The question is, is there any way to get this to work? I am trying to dynamically set the Instrumentation key while keeping in tact the ability to pass in a JSON object for my app settings
I'm seeing extremely confusing results with copy properties construct in general. most of the times is blows up with absolutely cryptic errors.
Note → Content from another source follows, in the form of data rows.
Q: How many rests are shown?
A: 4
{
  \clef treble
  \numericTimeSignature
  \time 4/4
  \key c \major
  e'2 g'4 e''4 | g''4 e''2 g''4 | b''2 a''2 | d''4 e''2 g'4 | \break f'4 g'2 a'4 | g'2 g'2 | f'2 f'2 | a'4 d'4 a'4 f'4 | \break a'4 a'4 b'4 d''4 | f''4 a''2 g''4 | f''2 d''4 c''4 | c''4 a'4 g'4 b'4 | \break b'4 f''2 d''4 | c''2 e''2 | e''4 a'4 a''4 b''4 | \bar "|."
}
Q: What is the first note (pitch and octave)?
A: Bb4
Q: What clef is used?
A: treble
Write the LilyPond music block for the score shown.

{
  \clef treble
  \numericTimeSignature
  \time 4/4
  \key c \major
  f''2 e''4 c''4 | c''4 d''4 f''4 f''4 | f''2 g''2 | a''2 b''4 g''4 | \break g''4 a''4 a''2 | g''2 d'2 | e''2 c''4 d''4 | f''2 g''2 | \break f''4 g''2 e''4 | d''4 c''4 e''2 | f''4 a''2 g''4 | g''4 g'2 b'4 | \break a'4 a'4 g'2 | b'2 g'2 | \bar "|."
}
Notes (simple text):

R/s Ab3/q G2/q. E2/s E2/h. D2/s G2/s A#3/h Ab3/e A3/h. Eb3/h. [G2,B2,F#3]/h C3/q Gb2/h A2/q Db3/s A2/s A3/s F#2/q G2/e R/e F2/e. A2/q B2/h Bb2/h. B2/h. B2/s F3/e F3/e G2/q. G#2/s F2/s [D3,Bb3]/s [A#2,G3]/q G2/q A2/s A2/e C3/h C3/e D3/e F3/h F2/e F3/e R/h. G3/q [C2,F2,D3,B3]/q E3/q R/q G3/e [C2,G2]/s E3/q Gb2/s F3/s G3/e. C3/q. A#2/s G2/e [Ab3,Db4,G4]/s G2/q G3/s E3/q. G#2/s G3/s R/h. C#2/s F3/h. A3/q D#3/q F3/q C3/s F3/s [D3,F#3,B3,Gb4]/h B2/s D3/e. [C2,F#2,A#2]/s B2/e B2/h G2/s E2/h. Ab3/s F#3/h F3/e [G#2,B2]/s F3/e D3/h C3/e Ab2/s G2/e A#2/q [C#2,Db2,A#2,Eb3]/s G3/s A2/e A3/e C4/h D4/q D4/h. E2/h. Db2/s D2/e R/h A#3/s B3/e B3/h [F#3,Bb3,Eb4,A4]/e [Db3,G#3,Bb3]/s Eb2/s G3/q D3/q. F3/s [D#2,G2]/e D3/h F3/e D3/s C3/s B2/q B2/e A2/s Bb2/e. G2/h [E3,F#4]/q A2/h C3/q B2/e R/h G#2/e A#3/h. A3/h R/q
You won’t be able to use the reference() function in the count property – the copy loop is expanded at compile time – reference is evaluated at run-time. also, today I cant reproduce my working example, but i had a working example of reference function working in a copy properties, without if() though. You might want to create a bare minimum example showing how this doesnt work (so only 1 resource ideally). If that doesnt work you might want to raise an issue on github and\or azure feedback
You might be able to work around this by using nested deployments. but generally using properties copy in a clever way is a bit of a pain, due to compile\runtime issues.